▶ _TO-DO LIST_:
**a.** The passage on BTrace compares it to a Solaris tool. Which one?
**b.** Continue the write-up on JVM diagnostic tools from its last sentence, keeping its first-person review style.

▶ _EXCERPTED PASSAGE_:
....

There is a very nice article on the MAT site on how to find memory leaks that someone using this tool ought to read.

3. BTrace:

Btrace is a tracing tool for the running JVM. Similar to DTrace for Solaris. It involves instrumenting the classes of the target application and introducing tracing code. It looks very promising but there appears to be certain known issues with the code that could cause JVM crashes during the instrumentation. That looks scary but hey atleast the same is documented on their WIKI, what about other tools that you either buy or get free, do they guarantee no crashes? That said, it is pretty easy to use. One develops java classes using the BTrace API, these classes are then compiled and run using the btrace agent to inspect the JVM.

The BTrace API itself has a lot of options and stock profiling code samples available to the developer at their WIKI which I found quite informative. I have personally not used the tool on any production JVMs but I definitely can see the potential in being able to apply probes to gain understanding of the VM. I ran some of their traces on sample code and was quite pleased with the things I could do. This is a project to keep an eye out for.

....

▶ _RECORD SET_:
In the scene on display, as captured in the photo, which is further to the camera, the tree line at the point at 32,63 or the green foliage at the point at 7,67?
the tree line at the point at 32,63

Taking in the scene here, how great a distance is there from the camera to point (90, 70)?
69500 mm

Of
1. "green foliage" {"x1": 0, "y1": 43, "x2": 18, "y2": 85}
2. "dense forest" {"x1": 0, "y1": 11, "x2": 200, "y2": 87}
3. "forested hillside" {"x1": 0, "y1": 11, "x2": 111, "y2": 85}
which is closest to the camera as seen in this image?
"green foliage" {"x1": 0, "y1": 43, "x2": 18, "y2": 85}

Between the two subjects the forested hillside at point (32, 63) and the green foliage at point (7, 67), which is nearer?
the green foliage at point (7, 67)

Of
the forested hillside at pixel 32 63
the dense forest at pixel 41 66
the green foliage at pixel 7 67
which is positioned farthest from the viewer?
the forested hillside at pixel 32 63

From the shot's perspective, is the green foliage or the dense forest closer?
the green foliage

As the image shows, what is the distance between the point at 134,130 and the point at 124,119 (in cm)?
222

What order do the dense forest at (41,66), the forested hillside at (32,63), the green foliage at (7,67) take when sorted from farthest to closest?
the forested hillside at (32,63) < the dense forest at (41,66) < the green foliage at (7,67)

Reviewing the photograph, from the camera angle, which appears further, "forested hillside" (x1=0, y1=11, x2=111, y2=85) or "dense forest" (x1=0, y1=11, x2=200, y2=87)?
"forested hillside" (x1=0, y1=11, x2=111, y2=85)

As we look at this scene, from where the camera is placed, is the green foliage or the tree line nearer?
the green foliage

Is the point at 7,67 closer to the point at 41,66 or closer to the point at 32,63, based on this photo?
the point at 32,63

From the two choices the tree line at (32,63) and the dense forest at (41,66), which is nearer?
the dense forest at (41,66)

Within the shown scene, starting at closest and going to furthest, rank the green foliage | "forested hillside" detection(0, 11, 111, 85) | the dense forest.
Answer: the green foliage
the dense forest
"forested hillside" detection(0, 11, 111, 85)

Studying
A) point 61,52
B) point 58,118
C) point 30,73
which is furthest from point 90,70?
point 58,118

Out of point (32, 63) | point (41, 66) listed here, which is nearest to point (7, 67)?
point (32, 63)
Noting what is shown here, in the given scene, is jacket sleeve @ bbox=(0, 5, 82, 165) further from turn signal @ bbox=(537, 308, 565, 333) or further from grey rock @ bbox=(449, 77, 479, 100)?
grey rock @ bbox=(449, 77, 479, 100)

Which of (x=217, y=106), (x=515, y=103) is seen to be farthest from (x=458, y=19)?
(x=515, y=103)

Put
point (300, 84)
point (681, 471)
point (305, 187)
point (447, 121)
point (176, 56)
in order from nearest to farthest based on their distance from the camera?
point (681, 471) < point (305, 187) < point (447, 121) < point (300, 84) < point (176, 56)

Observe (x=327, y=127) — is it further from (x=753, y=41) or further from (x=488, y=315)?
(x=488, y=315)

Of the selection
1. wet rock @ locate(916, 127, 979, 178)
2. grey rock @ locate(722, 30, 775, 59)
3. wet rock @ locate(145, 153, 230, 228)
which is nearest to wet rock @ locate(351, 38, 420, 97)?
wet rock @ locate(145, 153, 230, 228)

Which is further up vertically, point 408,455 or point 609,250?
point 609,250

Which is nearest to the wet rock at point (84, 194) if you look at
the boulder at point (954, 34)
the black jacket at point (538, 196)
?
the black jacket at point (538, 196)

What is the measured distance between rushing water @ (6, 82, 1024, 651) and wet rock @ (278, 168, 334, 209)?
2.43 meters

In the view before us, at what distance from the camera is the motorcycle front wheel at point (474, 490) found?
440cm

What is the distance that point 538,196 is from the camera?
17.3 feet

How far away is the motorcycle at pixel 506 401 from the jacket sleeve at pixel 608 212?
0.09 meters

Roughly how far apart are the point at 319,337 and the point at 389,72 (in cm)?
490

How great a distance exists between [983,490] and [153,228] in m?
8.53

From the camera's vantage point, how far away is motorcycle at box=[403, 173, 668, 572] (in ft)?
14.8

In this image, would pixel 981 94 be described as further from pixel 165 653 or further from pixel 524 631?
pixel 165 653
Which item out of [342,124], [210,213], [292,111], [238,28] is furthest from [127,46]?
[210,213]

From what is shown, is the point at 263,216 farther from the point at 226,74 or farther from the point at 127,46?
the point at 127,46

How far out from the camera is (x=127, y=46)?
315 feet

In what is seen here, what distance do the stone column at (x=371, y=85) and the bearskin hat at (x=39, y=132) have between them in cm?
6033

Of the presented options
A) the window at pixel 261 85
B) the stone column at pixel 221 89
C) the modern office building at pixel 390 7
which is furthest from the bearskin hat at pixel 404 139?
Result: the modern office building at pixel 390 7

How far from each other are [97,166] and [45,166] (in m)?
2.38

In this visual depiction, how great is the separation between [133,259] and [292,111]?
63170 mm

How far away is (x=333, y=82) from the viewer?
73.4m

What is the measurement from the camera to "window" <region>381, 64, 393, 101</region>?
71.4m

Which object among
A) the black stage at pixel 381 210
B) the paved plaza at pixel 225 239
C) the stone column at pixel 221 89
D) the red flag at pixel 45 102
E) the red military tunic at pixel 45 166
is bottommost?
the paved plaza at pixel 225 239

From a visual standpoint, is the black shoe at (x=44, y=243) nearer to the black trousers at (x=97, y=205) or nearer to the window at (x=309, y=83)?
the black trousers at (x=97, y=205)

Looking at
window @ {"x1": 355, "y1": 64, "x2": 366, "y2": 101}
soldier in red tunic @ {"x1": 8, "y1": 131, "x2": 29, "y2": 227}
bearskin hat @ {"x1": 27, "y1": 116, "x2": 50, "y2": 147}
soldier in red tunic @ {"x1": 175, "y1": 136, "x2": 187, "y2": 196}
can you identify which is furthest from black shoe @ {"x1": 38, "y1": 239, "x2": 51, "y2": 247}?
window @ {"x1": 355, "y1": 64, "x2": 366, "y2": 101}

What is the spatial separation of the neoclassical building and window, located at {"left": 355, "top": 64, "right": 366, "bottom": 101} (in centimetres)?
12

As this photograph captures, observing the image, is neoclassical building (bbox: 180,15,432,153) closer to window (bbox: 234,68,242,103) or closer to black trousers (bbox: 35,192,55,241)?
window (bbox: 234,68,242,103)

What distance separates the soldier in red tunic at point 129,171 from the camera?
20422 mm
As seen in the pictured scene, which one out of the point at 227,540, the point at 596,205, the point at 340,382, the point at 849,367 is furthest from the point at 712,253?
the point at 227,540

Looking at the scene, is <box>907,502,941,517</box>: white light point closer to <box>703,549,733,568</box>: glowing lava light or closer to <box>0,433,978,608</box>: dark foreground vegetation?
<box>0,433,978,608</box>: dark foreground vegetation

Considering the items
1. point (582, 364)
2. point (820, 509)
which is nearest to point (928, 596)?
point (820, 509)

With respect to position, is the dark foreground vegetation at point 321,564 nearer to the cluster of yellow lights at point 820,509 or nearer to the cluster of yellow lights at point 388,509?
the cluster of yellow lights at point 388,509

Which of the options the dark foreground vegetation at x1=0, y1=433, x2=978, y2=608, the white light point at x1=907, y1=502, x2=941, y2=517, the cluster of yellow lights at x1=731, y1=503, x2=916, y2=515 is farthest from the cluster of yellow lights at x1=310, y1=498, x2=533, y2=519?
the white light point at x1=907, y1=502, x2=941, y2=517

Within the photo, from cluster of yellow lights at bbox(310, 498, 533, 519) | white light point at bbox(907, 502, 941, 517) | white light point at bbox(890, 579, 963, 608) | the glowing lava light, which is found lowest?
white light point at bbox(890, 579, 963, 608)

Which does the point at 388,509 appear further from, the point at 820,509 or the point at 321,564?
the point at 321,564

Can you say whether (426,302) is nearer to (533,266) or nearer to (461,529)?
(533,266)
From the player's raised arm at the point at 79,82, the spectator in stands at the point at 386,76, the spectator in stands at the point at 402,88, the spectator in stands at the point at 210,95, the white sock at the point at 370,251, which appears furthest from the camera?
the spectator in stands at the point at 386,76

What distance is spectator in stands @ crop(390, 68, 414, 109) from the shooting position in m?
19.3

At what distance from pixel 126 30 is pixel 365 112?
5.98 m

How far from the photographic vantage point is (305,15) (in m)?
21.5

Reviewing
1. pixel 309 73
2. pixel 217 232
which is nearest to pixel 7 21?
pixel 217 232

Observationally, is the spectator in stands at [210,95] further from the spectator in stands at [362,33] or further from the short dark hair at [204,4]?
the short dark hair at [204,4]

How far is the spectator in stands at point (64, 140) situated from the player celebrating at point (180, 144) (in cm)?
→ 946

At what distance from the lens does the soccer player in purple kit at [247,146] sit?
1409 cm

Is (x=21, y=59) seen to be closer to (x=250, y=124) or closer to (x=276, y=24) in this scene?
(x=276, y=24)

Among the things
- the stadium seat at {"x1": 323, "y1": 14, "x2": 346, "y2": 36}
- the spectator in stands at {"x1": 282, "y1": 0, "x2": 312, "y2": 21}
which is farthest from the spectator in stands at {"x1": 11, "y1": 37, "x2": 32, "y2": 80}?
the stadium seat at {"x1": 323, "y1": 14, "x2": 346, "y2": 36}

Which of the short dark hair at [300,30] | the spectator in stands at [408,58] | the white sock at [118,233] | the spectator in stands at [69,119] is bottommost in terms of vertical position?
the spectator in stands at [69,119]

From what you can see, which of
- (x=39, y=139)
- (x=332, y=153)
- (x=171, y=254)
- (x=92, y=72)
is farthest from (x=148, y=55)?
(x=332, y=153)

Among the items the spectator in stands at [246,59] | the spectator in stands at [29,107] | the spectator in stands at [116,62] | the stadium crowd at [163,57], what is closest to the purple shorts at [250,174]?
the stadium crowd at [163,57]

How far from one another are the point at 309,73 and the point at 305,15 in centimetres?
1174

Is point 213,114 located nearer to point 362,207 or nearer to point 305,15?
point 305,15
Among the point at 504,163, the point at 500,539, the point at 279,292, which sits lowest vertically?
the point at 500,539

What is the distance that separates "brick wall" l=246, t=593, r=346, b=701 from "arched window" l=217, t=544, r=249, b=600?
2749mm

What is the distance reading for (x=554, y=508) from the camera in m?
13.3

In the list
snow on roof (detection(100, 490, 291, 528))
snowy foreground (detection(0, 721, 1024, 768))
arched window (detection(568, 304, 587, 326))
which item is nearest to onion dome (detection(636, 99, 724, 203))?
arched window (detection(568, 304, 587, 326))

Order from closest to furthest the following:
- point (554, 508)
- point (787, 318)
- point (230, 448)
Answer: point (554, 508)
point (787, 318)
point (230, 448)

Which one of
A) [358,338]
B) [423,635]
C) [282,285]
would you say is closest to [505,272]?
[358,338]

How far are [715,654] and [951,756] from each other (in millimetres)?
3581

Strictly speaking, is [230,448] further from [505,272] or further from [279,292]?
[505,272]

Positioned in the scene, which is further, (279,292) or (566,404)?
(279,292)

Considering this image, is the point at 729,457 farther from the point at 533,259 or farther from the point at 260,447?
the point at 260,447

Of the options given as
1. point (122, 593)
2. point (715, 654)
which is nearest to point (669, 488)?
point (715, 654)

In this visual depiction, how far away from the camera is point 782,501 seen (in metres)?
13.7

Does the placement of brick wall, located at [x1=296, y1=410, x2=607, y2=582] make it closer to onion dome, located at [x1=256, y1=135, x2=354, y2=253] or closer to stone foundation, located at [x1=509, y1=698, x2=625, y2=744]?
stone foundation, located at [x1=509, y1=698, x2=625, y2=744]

....

▶ _ANSWER LIST_:
**a.** DTrace

**b.**
4. Command Line Tools at your disposal:

As part of the JDK are bundled many independent tools that can be run on
the command line for aiding debugging memory.
a. jps - This tool can be used to determine the process Id of JVM's running.
This tool was introduced as of JDK 1.5

# list pid and short java main class name
C:\>jps
2008 Jps
2020 Bootstrap

# list pid and fully-qualified java main class
$jps -l
5972 sun.tools.jps.Jps
5457 org.netbeans.Main

# pid, full main class name, and application arguments
$jps -lm
5955 sun.tools.jps.Jps -lm
5457 org.netbeans.Main --userdir /home/sacharya/.visualvm/1.2.2 --branding visualvm

# pid and JVM options
$jps -v
5984 Jps -Dapplication.home=/usr/local/jdk/jdk1.6.0_18 -Xms8m
5457 Main -Djdk.home=/usr/local/jdk/jdk1.6.0_18 -Dnetbeans.system_http_proxy=DIRECT -Dnetbeans.system_http_non_proxy_hosts= -Dnetbeans.dirs=./bin/../tools/visualvm_122/bin/..//visualvm:./bin/../tools/visualvm_122/bin/..//profiler3: -Dnetbeans.home=/home/sacharya/tools/visualvm_122/platform11 -Xms24m -Xmx192m -Dnetbeans.accept_license_class=com.sun.tools.visualvm.modules.startup.AcceptLicense -Dsun.jvmstat.perdata.syncWaitMs=10000 -XX:+HeapDumpOnOutOfMemoryError -XX:HeapDumpPath=/home/sacharya/.visualvm/1.2.2/var/log/heapdump.hprof

b. jstat:
jstat is a monitoring tool that allows you to obtain sample data periodically
from a local or remote VM.

c. jmap
jmap is one of the tools that anyone who is working with memory issues should be
familiar with.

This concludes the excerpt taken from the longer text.